Suchir Balaji, a 26-year-old OpenAI researcher turned whistleblower, was found dead in an apartment in San Francisco, US, last month. His death on November 26 was ruled a suicide by the San Francisco Medical Examiner’s Office because police found no evidence of foul play.
Balaji, who left OpenAI in August, has in recent months spoken out openly against the artificial intelligence company’s practice of training chatbots on copyrighted material plucked from the internet. The artificial intelligence (AI) giant is fighting multiple lawsuits related to its data-gathering practices.
About Suchir Balaji
Indian American Suchir Balaji grew up in Cupertino, California. A remarkably bright child, he excelled in programming competitions, placing 31st in the ACM ICPC 2018 World Finals and winning first place in the 2017 Pacific Northwest Regional and Berkeley Programming Competitions.
Balaji also placed 7th in Kaggle’s TSA-sponsored “Passenger Screening Algorithm Challenge”, earning a $100,000 prize. According to his LinkedIn profile, he was the US Open 2016 National Champion and USACO finalist.
Like most others in his field, Balaji was fascinated by the promise of artificial intelligence from an early age. In an interview with The New York Times in October, he explained that his interest in AI began when he saw a news story about the technology in his teens and imagined that neural networks could solve humanity’s biggest problems.
According to the NYT report, he said, “I thought AI was something that could be used to solve insoluble problems like curing diseases and stopping aging… I thought we could The kind of scientist we can invent that can help solve them.” ,
Even before graduating, he worked at Scale AI, Helia, and was a software engineer at Quora. In 2020, Balaji joined a series of Berkeley graduates who went to work for OpenAI.
Suchir Balaji’s time at OpenAI
He worked at OpenAI for four years, during which time for a year and a half he helped the company collect and organize the massive amounts of Internet data used to create its online chatbot, ChatGPT.
Balaji told the NYT that during his early data years at OpenAI, he did not carefully consider whether the company had the legal right to build its product using both copyrighted and open Internet data. It was only after the release of ChatGPT in late 2022 that they began to consider the issue and realized that technologies like ChatGPT were harming the Internet by using copyrighted data, violating the law in the process.
By 2024, Balaji realized that “he no longer wants to contribute to technologies that he believes will cause more harm than good to society.” He left the company in August this year without a new job and started working on “personal projects”.
He died a day after his name was filed in a court filing as someone whose files OpenAI would search as part of a lawsuit brought by people who had sued the AI giant.
Suchir Balaji’s allegation against OpenAI
After leaving OpenAI, Suchir Balaji publicly spoke out against the way AI companies use copyrighted data to create their technologies. He alleged that AI models are too dependent on the labor of others as they are trained on copyrighted material pulled from the internet without permission.
“This is not a sustainable model for the Internet ecosystem as a whole,” he told the NYT.

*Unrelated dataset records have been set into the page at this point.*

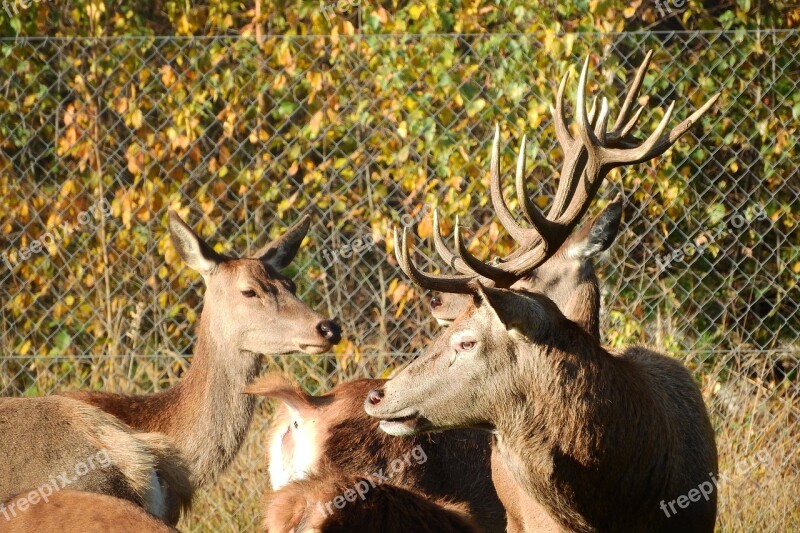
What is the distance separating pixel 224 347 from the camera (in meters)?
5.84

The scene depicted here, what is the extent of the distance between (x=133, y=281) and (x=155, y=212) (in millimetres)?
581

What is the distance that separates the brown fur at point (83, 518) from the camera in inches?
128

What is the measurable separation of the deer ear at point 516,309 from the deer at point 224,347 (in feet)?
6.82

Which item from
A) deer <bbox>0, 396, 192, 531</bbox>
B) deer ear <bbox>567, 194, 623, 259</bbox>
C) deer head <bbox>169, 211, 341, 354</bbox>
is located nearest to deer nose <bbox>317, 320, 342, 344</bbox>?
deer head <bbox>169, 211, 341, 354</bbox>

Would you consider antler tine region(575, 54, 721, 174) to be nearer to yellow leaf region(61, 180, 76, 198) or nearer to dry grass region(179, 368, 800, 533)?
dry grass region(179, 368, 800, 533)

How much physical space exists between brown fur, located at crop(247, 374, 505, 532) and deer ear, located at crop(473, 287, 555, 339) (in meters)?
1.03

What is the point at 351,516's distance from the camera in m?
3.12

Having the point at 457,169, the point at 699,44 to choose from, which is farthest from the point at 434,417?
the point at 699,44

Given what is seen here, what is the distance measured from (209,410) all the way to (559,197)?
2.15 m

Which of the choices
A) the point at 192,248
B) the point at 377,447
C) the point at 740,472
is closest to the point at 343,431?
the point at 377,447

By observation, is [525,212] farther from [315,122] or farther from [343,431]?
[315,122]

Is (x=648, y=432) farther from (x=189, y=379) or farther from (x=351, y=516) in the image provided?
(x=189, y=379)

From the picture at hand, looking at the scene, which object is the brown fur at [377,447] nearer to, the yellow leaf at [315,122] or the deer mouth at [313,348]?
the deer mouth at [313,348]

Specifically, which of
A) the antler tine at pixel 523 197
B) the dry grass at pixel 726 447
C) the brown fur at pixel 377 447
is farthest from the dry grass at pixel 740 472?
the antler tine at pixel 523 197
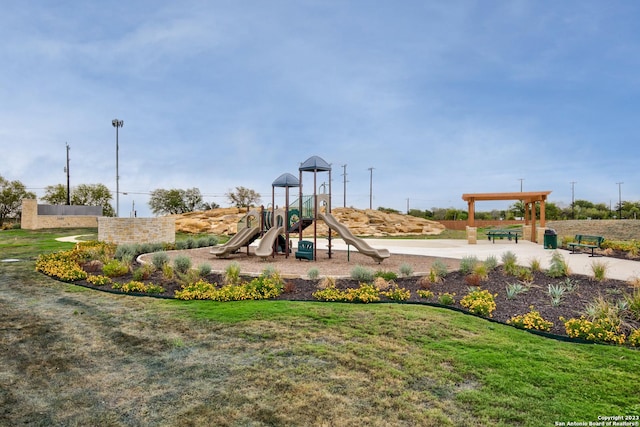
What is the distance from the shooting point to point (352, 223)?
4075 centimetres

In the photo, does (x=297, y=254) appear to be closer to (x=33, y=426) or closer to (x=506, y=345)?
(x=506, y=345)

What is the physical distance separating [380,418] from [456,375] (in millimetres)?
1285

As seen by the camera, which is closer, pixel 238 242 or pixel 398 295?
pixel 398 295

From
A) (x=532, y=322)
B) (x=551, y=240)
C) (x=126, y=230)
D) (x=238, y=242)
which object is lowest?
(x=532, y=322)

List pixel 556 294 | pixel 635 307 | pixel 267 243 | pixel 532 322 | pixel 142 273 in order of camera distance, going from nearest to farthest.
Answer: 1. pixel 532 322
2. pixel 635 307
3. pixel 556 294
4. pixel 142 273
5. pixel 267 243

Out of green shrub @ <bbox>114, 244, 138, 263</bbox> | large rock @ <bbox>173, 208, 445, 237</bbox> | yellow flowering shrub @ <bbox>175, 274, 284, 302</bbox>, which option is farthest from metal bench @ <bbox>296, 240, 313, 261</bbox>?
large rock @ <bbox>173, 208, 445, 237</bbox>

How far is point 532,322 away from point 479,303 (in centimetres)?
95

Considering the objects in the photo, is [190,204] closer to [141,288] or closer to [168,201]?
[168,201]

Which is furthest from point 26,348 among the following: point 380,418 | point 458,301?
point 458,301

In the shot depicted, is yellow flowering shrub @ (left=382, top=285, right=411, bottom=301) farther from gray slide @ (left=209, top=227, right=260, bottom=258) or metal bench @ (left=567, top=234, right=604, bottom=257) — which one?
metal bench @ (left=567, top=234, right=604, bottom=257)

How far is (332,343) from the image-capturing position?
5.41 meters

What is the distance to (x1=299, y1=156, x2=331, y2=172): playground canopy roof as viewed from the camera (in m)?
14.5

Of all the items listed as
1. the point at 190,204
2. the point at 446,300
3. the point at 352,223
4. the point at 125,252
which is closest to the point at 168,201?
the point at 190,204

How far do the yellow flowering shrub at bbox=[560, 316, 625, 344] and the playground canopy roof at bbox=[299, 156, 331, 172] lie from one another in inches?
388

He also addressed his concerns on his personal website, where he stated that generative models rarely produce output identical to their training data, with the act of copying copyrighted material during training not being protected under “fair use”. But laws may be violated.

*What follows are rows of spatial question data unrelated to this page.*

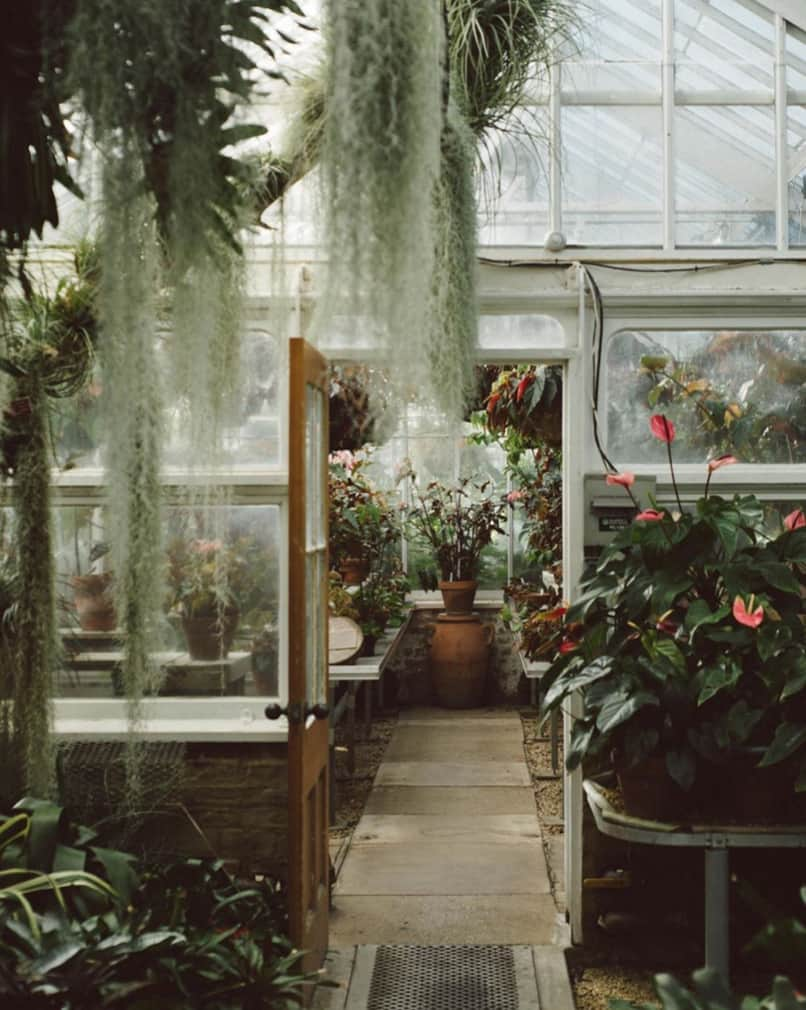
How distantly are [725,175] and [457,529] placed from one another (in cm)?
464

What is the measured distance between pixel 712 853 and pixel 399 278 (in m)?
1.93

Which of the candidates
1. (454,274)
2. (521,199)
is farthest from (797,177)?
(454,274)

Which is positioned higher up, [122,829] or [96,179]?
[96,179]

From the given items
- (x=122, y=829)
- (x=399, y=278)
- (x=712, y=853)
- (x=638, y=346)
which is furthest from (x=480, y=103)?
(x=122, y=829)

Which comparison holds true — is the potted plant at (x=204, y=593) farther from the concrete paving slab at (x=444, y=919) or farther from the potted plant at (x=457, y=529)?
the potted plant at (x=457, y=529)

“Since fair use is determined on a case-by-case basis, no blanket statement can be made about when generative AI qualifies as fair use,” he said.
Balaji argued in several cases that chatbots directly compete with the copyrighted works they learned from. “Generative models are designed to mimic online data, so they can replace “basically anything” on the Internet, from news stories to online forums,” he said.
According to him, the biggest problem is that as AI technologies are gradually replacing existing Internet services, they sometimes generate “false and sometimes completely fabricated information – what researchers call “hallucinations”.
The internet is changing for the worse, he said.
Accusations against AI companies
Balaji wasn’t alone in worrying about AI companies misusing copywriter data to train their chatbots. Several American and Canadian news publishers, including The New York Times, have filed a lawsuit against OpenAI and its primary partner, Microsoft, claiming they have used millions of their articles to create chatbots that are now used as sources of reliable information. Compete with news outlets in the U.S.
Several best-selling authors, including John Grisham, have also filed lawsuits against the company.
OpenAI disputes the claims
OpenAI has denied Balaji’s claims and insisted that their data use follows fair use principles and legal precedents.
“We build our AI models using publicly available data, in a manner protected by fair use and related principles, and supported by long-standing and widely accepted legal precedents. We extend this principle to creators. Appropriate, necessary for innovators and critical to American competitiveness, OpenAI said in a statement.
The company told the BBC in November that its software is “based on fair use and related international copyright principles that are fair to creators and support innovation”.
Responding to Balaji’s death, an OpenAI spokesperson said, “We are deeply saddened to learn of this incredibly sad news today and our thoughts are with Suchir’s loved ones at this difficult time.”